Task prompt:
Convert every line of the items below into a JSON list of strings, with one string per line and blank lines omitted. Leave the pictures out.

Supplied data:

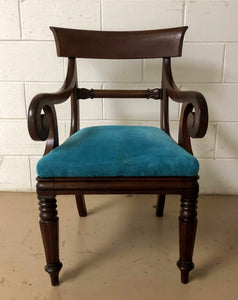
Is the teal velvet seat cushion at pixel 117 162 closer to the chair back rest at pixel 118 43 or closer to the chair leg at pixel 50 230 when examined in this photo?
the chair leg at pixel 50 230

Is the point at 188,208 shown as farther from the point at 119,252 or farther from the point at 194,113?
the point at 119,252

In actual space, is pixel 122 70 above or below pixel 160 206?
above

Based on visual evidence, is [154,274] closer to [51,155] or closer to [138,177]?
[138,177]

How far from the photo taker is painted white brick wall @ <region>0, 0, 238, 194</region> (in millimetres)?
1471

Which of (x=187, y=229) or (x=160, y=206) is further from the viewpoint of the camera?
(x=160, y=206)

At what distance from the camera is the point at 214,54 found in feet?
4.99

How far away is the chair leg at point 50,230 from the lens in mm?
871

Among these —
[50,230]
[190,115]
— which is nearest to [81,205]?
[50,230]

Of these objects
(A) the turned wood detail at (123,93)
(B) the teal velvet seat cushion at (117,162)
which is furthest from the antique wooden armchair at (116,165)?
(A) the turned wood detail at (123,93)

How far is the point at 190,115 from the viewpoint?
3.00 ft

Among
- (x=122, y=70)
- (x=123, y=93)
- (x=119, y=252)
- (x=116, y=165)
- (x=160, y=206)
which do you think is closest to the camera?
(x=116, y=165)

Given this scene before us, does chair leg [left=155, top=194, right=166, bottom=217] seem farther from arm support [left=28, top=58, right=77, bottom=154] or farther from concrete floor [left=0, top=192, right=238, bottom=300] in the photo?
arm support [left=28, top=58, right=77, bottom=154]

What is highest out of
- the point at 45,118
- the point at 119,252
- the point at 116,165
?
the point at 45,118

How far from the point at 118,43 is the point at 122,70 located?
31 centimetres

Written reply:
[
  "Is the teal velvet seat cushion at pixel 117 162 closer to the chair back rest at pixel 118 43 or closer to the chair leg at pixel 50 230 when examined in this photo?",
  "the chair leg at pixel 50 230",
  "Is the point at 188,208 shown as farther from the point at 119,252 or farther from the point at 194,113?",
  "the point at 119,252",
  "In actual space, is pixel 122 70 above or below pixel 160 206?",
  "above",
  "Based on visual evidence, is [154,274] closer to [51,155] or closer to [138,177]?",
  "[138,177]",
  "How far from the photo taker is painted white brick wall @ <region>0, 0, 238, 194</region> (in millimetres)?",
  "1471",
  "Which of (x=187, y=229) or (x=160, y=206) is further from the viewpoint of the camera?",
  "(x=160, y=206)",
  "At what distance from the camera is the point at 214,54 found in feet?",
  "4.99",
  "How far away is the chair leg at point 50,230 from the lens in mm?",
  "871",
  "Among these —",
  "[50,230]",
  "[190,115]",
  "— which is nearest to [81,205]?",
  "[50,230]",
  "Of these objects",
  "(A) the turned wood detail at (123,93)",
  "(B) the teal velvet seat cushion at (117,162)",
  "which is furthest from the antique wooden armchair at (116,165)?",
  "(A) the turned wood detail at (123,93)",
  "How far is the point at 190,115 from the viewpoint?",
  "3.00 ft",
  "Among",
  "- (x=122, y=70)",
  "- (x=123, y=93)",
  "- (x=119, y=252)",
  "- (x=116, y=165)",
  "- (x=160, y=206)",
  "which do you think is closest to the camera?",
  "(x=116, y=165)",
  "Given this scene before us, does chair leg [left=155, top=194, right=166, bottom=217] seem farther from arm support [left=28, top=58, right=77, bottom=154] or farther from concrete floor [left=0, top=192, right=238, bottom=300] in the photo?",
  "arm support [left=28, top=58, right=77, bottom=154]",
  "What is highest out of",
  "- the point at 45,118",
  "- the point at 119,252",
  "- the point at 116,165",
  "?",
  "the point at 45,118",
  "How far from the point at 118,43 is the point at 122,70 located?",
  "31 centimetres"
]